The middle-aged mother broke down and cried: I spent the first half of my life to raise my child into an enemy

But children do not understand such "selfless" love, or even unappreciative.

Because the child does not like the mother to change because of himself, the child wants the mother's world to be alone.

The child feels indebted to his mother, and in order to satisfy his mother, he becomes the person his mother wants him to be.

In fact, parents do not need to sacrifice so much for their children, it is great enough to bring him life, give the child the necessary things, and let the rest let the children go on their own.

03

Don't you feel the type I want to feel

"You're right to listen to me"

"What do you know now, Mom is all for your own good"

"Will Mom hurt you?" No, no, no, no negotiable."
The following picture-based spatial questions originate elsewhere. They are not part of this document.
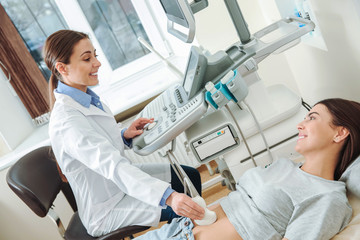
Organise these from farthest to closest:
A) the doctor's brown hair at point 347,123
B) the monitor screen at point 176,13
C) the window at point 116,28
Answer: the window at point 116,28 < the monitor screen at point 176,13 < the doctor's brown hair at point 347,123

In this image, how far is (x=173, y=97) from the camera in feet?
5.76

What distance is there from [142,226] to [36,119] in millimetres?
1508

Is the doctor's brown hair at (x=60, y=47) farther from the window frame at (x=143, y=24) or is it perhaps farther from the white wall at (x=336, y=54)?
the window frame at (x=143, y=24)

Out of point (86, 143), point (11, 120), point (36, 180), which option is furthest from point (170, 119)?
point (11, 120)

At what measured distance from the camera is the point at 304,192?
4.22 ft

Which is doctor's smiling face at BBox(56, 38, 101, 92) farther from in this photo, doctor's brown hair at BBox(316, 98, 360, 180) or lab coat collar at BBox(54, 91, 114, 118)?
doctor's brown hair at BBox(316, 98, 360, 180)

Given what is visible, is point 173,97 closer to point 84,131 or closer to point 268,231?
point 84,131

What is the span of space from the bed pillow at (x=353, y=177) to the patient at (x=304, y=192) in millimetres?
24

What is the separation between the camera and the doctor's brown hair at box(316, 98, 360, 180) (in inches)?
51.0

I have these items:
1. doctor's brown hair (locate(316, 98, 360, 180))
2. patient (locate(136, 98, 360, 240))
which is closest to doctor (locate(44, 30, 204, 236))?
patient (locate(136, 98, 360, 240))

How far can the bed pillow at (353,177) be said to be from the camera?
1243mm

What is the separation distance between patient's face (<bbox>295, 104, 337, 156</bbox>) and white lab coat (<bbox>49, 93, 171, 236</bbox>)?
501mm

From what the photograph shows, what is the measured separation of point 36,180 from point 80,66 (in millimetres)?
541

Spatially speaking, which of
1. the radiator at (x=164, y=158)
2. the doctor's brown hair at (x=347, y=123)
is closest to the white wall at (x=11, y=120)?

The middle-aged mother broke down and cried: I spent the first half of my life to raise my child into an enemy

This situation usually occurs in families where the role of the father is marginalized in the education of the child, so the mother will gradually play the role of father.

With the development of society, public opinion demands on mothers are becoming higher and higher, and many mothers will inadvertently become more and more powerful in order to have a majestic image in the hearts of their children.

But being too strong is not good for the child, this kind of mother constrains the child in all aspects, and the child really becomes a marionette.

The middle-aged mother broke down and cried: I spent the first half of my life to raise my child into an enemy

Mothers will ask their children to do what they want to do, what they eat, what they wear, what friends they make, what they are not allowed to do.

When this type of child faces his mother, his mother sets up a good look, but when he is far away from his mother, he can really be himself, and at this time, he is often completely opposite to the original image.

The pain in the child's heart cannot be solved, while persuading herself to understand her mother, after all, she only has herself, on the other hand, she feels that her mother's control is driving her crazy.

The middle-aged mother broke down and cried: I spent the first half of my life to raise my child into an enemy

Mom thought that love pushed the two people farther and farther apart.

I hope that such mothers will have an epiphany as soon as possible that their children are not their own objects, and let their children become the people they want to be.